When we eat fish we’re putting into our body what the fish are feeding on, and considering biomagnification of toxins such as pesticide run-off and heavy metals, it's ideal to use your hand as a gauge when at the seafood market. If the fillet off the WHOLE fish is the size of your entire palm (including fingers), the buildup of heavy metals and other pollutants is minimised. In short, go for smaller fish if you eat fish at all.
Sexy, sexy Omega-3s
One of the most widely available dietary sources of two important types of Omega-3s (EPA and DHA) is cold water oily fish, such as salmon, herring, mackerel, anchovies, and sardines.
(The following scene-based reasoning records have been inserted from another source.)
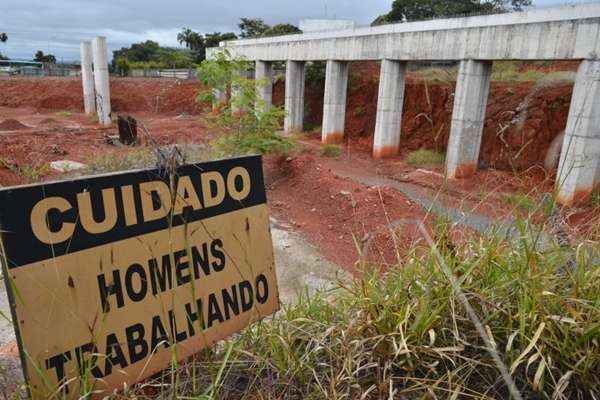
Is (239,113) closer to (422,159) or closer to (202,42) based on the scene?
(422,159)

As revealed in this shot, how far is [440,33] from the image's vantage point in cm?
1290

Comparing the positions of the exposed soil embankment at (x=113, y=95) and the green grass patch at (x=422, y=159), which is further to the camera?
the exposed soil embankment at (x=113, y=95)

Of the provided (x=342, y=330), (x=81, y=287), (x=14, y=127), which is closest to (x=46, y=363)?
(x=81, y=287)

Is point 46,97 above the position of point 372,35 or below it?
below

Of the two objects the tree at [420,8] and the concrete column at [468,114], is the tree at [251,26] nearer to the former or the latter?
the tree at [420,8]

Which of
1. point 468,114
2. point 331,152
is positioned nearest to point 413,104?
point 331,152

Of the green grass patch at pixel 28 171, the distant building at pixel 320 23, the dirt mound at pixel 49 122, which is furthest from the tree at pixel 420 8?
the green grass patch at pixel 28 171

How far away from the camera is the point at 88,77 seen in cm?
2544

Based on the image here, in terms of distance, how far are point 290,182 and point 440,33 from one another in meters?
6.41

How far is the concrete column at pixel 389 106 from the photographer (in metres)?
15.2

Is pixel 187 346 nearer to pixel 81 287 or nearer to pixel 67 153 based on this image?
pixel 81 287

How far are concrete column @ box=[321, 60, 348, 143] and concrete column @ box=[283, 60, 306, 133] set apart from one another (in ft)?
9.60

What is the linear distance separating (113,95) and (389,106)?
2332 centimetres

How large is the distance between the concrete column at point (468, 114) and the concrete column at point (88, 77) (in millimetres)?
20758
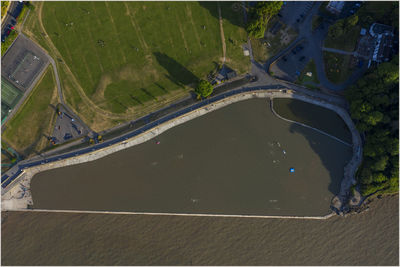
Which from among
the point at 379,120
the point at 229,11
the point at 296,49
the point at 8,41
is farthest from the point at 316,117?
the point at 8,41

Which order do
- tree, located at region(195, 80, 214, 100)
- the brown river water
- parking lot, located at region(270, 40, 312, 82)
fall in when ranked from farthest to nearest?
1. parking lot, located at region(270, 40, 312, 82)
2. the brown river water
3. tree, located at region(195, 80, 214, 100)

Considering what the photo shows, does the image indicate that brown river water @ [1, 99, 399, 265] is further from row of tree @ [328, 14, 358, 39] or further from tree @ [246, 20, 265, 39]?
row of tree @ [328, 14, 358, 39]

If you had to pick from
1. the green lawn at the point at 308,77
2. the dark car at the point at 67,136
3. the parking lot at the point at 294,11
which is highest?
the parking lot at the point at 294,11

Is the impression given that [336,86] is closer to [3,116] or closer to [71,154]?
[71,154]

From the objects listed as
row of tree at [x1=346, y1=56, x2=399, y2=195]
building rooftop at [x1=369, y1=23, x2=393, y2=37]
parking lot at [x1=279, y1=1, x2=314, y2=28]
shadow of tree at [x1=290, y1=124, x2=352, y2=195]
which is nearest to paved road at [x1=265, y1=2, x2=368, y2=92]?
parking lot at [x1=279, y1=1, x2=314, y2=28]

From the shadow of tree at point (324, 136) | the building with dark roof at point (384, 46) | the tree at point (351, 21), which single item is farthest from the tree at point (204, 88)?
the building with dark roof at point (384, 46)

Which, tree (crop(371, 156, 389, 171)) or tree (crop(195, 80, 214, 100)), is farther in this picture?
tree (crop(195, 80, 214, 100))

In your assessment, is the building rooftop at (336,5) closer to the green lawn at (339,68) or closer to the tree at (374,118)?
the green lawn at (339,68)
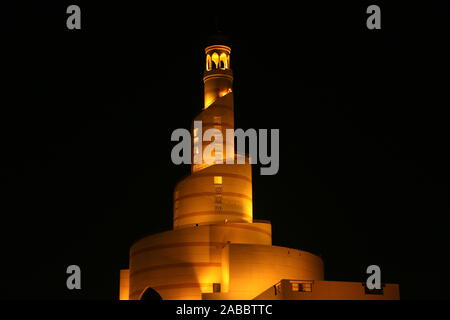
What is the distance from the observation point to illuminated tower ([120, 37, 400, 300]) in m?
41.3

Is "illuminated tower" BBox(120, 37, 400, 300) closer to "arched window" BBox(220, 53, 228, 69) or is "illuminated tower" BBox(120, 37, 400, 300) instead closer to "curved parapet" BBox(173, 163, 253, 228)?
"curved parapet" BBox(173, 163, 253, 228)

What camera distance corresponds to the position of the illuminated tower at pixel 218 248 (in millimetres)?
41312

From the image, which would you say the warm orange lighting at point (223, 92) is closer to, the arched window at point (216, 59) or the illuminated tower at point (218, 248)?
the illuminated tower at point (218, 248)

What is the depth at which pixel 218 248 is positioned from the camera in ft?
143

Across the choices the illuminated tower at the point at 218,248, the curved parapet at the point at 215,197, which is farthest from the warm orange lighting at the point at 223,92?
the curved parapet at the point at 215,197

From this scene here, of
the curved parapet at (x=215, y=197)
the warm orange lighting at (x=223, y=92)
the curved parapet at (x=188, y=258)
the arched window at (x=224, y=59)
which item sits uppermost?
the arched window at (x=224, y=59)

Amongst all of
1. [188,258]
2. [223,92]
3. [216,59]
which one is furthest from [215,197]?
[216,59]

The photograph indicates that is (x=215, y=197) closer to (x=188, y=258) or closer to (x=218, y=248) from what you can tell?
(x=218, y=248)

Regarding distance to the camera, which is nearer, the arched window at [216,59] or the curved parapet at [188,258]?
the curved parapet at [188,258]

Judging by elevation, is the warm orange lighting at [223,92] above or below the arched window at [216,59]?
below

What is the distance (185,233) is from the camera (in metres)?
44.0

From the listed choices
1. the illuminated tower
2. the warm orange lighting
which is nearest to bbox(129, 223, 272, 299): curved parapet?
the illuminated tower

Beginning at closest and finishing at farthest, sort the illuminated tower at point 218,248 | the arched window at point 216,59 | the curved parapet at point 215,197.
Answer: the illuminated tower at point 218,248 < the curved parapet at point 215,197 < the arched window at point 216,59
Oils from these fish have a profile of around seven times as much Omega−3 as Omega−6, (the latter being the fatty acid we tend to get far too much of in a standard western diet at the expense of Omega 3).
* Atlantic Salmon - Also known as Tasmanian Salmon, Salmon and Smoked Salmon
* Tuna - Southern Bluefin, Bigeye and Albacore
* Yellowtail Kingfish
Yes, you may have already noticed - these are all the species used in sushi and sashimi restaurants!
In addition, according to Australla's Sustainable Seafood Guide, NO farmed fish species are truly sustainable. The majority are farmed in sea cages which is pretty nasty due to the environmental impacts of farming operation, and there are concerns about the potential for pollution and fish escapes into the wild from sea cages. For carnivorous fish such as salmon and trout, there is a massive reliance on catch of significant quantities of small fish from near the base of the food web to supply feed for this industry.
So your worst choice in terms of biomagnification as well as environmental degradation would be farmed barramundi, farmed salmon, farmed trout - yes, the varieties that are most available from Coles and Woolies! D'oh!
The Australia's Sustainable Seafood Guide is a great little handbook to keep with you when buying fish - whether it's wild, farmed, or freshwater fish. For the record, my picks of the most sustainable as well as minimally toxic seafood are:
* Australian Herring
* Wild Australian Salmon - get your Omega 3s and eat it too
* Wild bream, trevally, whiting and tailor
So for the fish-loving yet environmentally conscious diners out there, aim for the most suatainable, high quality, and smaller fishes, and don’t eat it more than two to three times a week.